Katherine is possessed by the spirit of Len, who tries to manipulate Casey’s emotions by reminding her of their past love and using her pet name. Confronted with her late husband, the man she murdered, Casey is no longer able to hold back the memories she’s been suppressing with alcohol; “The rest—memories I never want to think about but am always thinking about—crashes over me like a thousand waves. All those details I’d try to chase away with whatever liquor I could get my hands on. They’re back” (271). As she’s forced to confront these memories, the past and present collide, both in Casey’s mind and in the structure of the novel.
Lake Greene takes on a gothic and mystical undertone as the superstitions Eli shared with the group are proven true: souls can be trapped in the lake. While Casey thinks of several different rationalizations for why this is the case, the fact remains that the lake is supernatural, and forces beyond human understanding are at play. But, ultimately, Casey decides to simply deal with the situation rather than try to understand it:
I’m still not clear how or why this surreal turn of events happened. I doubt I’ll ever know the forces, whether they be scientific or supernatural, behind it. If this is some sort of fucked-up miracle, I’m not going to waste my time questioning it. Instead, I’m going to make the most of it (275).

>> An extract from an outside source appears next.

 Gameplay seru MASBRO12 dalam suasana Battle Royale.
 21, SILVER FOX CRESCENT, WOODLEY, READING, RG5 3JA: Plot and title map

Through the lake, Casey is given a second chance to confront her past.
When Casey first uncovered the truth about Len, the fear of becoming a social pariah and losing her career kept her from immediately turning Len in to the police. Though initially, she intended to coerce a confession from him, she becomes overwhelmed with anger and hatred and murders him after he tries to play on her sympathies. When Casey kills Len, however, this robs the families of the closure they needed by not giving him a chance to confess. Casey herself notes that this was a selfish action: “The first thing I thought about was my career. God help me, it was. A fact that I still hate myself for. But I knew instantly that this was going to end it. No one would hire me after this. I’d become a pariah” (264). However, her choice backfired, and through her own avoidance of the truth and subsequent self-sabotage, Casey lost her job and became a pariah anyway.

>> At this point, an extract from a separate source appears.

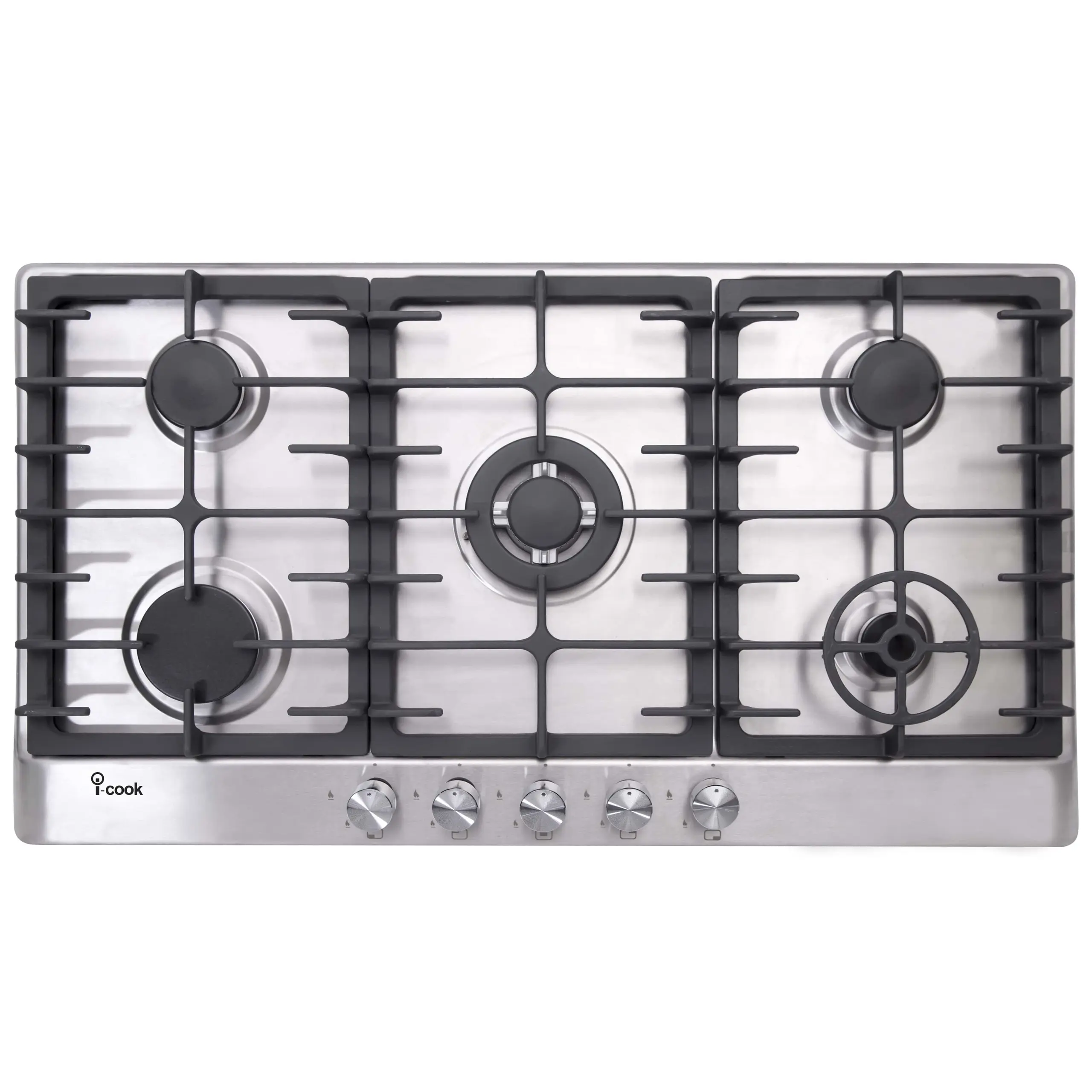 Plaque de cuisson à gaz UNIONAIRE encastrable i-Cook 5 feux - Inox - 90 cm  - BH5090S-8-IS - Electro Chaabani vente electromenager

While Casey is avoiding memories of Len because of the horror of the betrayal he committed, she also avoids her memories because she feels guilt at herself at killing Len before the authorities could question him. This failure to do the right thing haunts her, since the families of the victims continue to live without closure:
Still, I’m filled with regret over what I did. Every second of every minute of every hour that I’m sober, it eats away at me. Because I was selfish. I had felt so angry, so hurt, so fucking betrayed, that I only gave a cursory thought to the women Len had killed. They’re the true victims of my actions. Them and their families and the cops still struggling to find out what happened (273).
When Len manifests in Katherine’s body, Casey determines to use the opportunity to find the victims and sacrifice herself to save Katherine. This commitment of selflessness shows how much she has changed by reaching her limits and confronting the past.